> **Text excerpt**
— Start —

Yelp's Pointless Sting
Yelp Consumer Warning Is Misleading
ABC news recently aired a segment about Yelp's latest strategy for uncovering fake reviews on their search engine: Sting operations using Yelp employees posing as 'yelpers', answering ads which offer to pay them for writing positive reviews about their business listings on Yelp. Do you believe what you just read, because I have trouble believing what I just wrote. It's true, though. Just Google-search "Yelp Phony Reviews" or "Yelp Fights Fake Reviews", and you can watch the whole piece on YouTube.
I am convinced that Yelp is their own worst enemy. I've had trouble understanding the necessity for a platform which is geared toward people who don't quite realize the ramifications of their opinions. We already have professionals who rate restaurants, the Better Business Bureau as a watermark for many industries, the Federal Trade Commission to handle serious complaints about particular business practices, and newspaper and TV reporter task forces, to out scamming businesses (businesses that pose potential health risks), and to publicize superbly run businesses that are jewels to the city.

— End —

> **Information shown**

— Start —

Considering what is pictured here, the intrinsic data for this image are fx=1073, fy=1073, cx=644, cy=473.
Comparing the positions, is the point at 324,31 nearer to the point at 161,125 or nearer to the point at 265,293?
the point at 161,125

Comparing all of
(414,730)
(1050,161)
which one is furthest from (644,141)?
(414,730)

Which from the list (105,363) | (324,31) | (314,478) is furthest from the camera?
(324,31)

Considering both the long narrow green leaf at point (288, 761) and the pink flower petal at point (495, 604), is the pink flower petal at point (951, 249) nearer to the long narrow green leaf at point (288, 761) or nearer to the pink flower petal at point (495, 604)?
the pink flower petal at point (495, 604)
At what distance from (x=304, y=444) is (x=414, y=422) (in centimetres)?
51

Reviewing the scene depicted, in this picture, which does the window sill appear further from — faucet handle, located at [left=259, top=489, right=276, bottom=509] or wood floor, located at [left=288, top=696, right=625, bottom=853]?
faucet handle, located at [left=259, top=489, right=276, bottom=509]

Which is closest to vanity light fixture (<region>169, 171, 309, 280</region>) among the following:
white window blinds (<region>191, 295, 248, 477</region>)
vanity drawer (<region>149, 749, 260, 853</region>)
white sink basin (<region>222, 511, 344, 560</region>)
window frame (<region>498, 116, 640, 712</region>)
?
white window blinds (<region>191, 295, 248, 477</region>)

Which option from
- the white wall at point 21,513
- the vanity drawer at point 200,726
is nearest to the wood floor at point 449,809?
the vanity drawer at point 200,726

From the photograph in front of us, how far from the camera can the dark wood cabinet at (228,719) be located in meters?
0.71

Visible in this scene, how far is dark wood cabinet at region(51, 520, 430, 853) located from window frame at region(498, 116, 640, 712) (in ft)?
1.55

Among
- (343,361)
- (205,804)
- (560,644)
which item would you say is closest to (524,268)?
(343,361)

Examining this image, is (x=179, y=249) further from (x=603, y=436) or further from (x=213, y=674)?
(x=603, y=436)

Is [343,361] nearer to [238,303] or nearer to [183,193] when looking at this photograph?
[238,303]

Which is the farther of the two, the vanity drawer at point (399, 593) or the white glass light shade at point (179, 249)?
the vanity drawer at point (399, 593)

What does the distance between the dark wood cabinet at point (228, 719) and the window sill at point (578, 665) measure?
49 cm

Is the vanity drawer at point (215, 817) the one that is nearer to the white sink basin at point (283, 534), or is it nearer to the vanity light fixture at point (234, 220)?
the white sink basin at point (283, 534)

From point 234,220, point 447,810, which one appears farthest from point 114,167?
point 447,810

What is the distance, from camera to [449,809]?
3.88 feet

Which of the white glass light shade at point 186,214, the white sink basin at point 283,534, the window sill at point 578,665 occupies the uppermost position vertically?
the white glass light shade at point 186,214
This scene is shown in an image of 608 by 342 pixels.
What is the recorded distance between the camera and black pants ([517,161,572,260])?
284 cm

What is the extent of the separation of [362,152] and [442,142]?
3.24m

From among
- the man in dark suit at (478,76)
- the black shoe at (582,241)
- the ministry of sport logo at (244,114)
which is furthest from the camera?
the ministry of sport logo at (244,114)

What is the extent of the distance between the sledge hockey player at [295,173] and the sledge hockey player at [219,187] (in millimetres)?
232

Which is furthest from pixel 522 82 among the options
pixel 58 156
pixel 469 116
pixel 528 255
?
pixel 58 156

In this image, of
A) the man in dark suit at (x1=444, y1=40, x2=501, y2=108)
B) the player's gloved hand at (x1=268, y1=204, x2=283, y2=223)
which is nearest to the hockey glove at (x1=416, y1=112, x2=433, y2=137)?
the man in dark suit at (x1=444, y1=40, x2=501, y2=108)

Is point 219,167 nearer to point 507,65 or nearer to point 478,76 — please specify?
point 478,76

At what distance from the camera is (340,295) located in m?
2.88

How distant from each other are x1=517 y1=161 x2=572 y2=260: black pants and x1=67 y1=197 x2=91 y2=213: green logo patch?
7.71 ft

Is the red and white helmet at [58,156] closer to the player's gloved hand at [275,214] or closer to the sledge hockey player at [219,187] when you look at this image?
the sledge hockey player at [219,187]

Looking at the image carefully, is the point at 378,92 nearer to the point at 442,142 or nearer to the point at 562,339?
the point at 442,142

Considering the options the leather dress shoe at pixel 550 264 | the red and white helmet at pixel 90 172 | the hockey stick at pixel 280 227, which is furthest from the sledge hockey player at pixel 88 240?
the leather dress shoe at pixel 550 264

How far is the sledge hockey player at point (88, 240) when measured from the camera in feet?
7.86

— End —

> **Given task 1**
According to the Yelp article, which news outlet aired a segment on Yelp's sting operations?
> **Given task 2**
Copy the part of the Yelp article starting at "I am convinced" and ending at "to the city.", renaming "Federal Trade Commission" to "Consumer Protection Agency".

> **Complete response 1**
ABC news

> **Complete response 2**
I am convinced that Yelp is their own worst enemy. I've had trouble understanding the necessity for a platform which is geared toward people who don't quite realize the ramifications of their opinions. We already have professionals who rate restaurants, the Better Business Bureau as a watermark for many industries, the Consumer Protection Agency to handle serious complaints about particular business practices, and newspaper and TV reporter task forces, to out scamming businesses (businesses that pose potential health risks), and to publicize superbly run businesses that are jewels to the city.